Evde yaşamaya başlayalı bugün 37 gün olmuş. Annem ve çocukların ihityaçlarını almak için çıktığım zorunlu market ve pazar alışverişi dışında evden çıkmıyorum. Birkaç defa da daralıp yürümeye çıktım.

Bu günleri biraz daha verimli geçirebilmek için tabi ki ben de planlar yaptım. Ketojenik diyet yapayım dedim, fena da gitmedi ama arada bir gelen yoğun iç sıkıntısı ve proteini abartmak sonucunda geçirdiğim fmf atağı sebebiyle bu diyetin bana pek de uygun olmadığını gördüm. Çünkü fmfli hastaların yoğun protein salınımları oluyor ve daha fazla protein almak böbreklere ağır geliyor. Neyse. Proteini abartmak yerine HIIT yaparak normal beslenmeme devam etmeyi daha mantıklı buldum. Ağrılarım ve halsizliğim bugün tamamen geçti ve yağ yakma egzersizleriyle bugüne devam edeceğim.

Yapmaya çalıştığım diğer bir etkinlik ise önemli yönetmenlerin filmlerini izlemek. Geçen hafta Federico Fellini ile başladım. Daha önceden az az izlediğim ama hiçbir zaman bitiremediğim 8½ ve La Dolce Vita’yı izledim. Tek sorun filmlerin 3 saat civarında olması. Sinefiller beni affetsin ama bir şeyi 3 saat aralıksız yapabilmem mümkün değil. Ve bir de film izlerken içimin geçmesi ve uyuklayarak izlemek son yılların ve yaşlanmanın sonucu. Bazı kısımları tekrar tekrar izliyorum bu sayede ve benim için daha kalıcı oluyor.

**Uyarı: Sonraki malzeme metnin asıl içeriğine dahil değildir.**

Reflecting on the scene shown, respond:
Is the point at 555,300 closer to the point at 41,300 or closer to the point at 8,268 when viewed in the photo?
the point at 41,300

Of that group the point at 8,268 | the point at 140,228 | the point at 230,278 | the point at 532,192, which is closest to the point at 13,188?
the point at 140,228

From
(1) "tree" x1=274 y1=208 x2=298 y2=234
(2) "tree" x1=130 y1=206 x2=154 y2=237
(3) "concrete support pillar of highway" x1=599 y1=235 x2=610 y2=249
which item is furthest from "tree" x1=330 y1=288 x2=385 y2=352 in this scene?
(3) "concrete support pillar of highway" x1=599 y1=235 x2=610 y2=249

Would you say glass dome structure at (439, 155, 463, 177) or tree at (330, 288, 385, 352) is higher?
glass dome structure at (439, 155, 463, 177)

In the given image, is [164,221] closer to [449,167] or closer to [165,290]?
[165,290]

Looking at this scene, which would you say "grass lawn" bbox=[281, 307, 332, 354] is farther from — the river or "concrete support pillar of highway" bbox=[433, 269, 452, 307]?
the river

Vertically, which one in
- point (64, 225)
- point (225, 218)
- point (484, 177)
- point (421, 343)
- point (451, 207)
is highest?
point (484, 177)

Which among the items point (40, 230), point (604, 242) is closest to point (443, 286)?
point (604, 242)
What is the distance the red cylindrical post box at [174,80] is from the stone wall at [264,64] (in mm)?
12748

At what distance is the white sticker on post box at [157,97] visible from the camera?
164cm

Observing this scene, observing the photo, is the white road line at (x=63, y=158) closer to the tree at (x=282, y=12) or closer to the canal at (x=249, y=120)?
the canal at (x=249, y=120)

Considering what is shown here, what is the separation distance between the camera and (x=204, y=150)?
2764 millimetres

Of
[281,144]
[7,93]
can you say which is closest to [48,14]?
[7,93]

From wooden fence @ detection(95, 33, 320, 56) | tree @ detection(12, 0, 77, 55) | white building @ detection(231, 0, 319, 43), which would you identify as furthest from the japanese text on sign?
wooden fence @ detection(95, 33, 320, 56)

Fellini’ye biraz ara verip Luchino Visconti filmleri izlemeye başladım. İtalyan Yeni Dalgası ve önde gelen yönetmenlerinin filmlerini izlemeyi düşünüyorum bir süre. İzledikçe de buraya not almak ve unutmamak istiyorum. Bu konuda liste şu şekilde:

Federico Fellini

Luchino Visconti

Roberto Rossellini

Vittorio De Sica

Esasında en sevdiğim İtalyan yönetmen Michelangelo Antonioni. Onun pek çok filmini izledim.

En sevdiğim İtalyan da Marcello Mastroianni. Neyse ki izleyeceğim filmlerde onu bol bol görme fırsatım olacak.